Afterwards, we walked across to the campus’s pool, took the Trident ROV out and began working our way through the pre-dive checklist. The set up was quick and easy, however, as we placed the Trident ROV into the pool, we quickly realized that it was sinking. Oops - the weights were still attached after being used in salty water in Narragansett Bay by Katy so the vehicle was too heavy. After a quick adjustment back ‘onshore’, the Trident ROV was ready to go! The group of approximately 15 persons, then took turns experimenting with the ROV. The joke of the day, was that the tilt down for the controls, required an upward movement on the tablet and the tilt up, required a downward movement.
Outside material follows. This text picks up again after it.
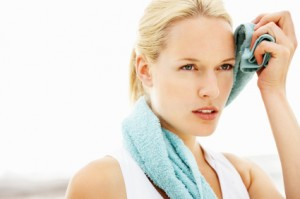 Fat Burning Diet - Woman Wiping sweat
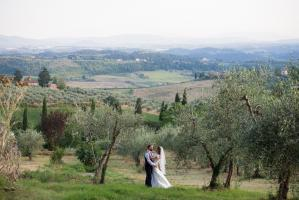 bride and groom in the olives groves at cinciano wedding in tuscany photography by especially amy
This was completely the opposite of what we expected!

COAST Foundation introduced everyone to the Blue Robotics ROV, which was controlled by a game controller as compared to the touch screen tablet for the Trident ROV. It was exciting and new to most of us and we quickly realized the frequent gamers had an obvious advantage! After the practical session in the pool, we were treated to a tour of the UWI Museum of Zoology. Lots of very interesting specimens from around the islands.

The afternoon session was lead by Alan Turchik of National Geographic, who went through the setup, deployment and data collection for the Drop Camera. However, we didn’t have all the parts for the Drop Camera (fingers crossed that we will get them soon) but I think the group got a good grasp of the new equipment. After, the team gathered around a map of Trinidad and Tobago to discuss ideas for areas for future deployments. It’s mind blowing that the discussions taking place in the boardroom of the Science and Technology Faculty at UWI will soon be put into action in the waters around Trinidad and Tobago!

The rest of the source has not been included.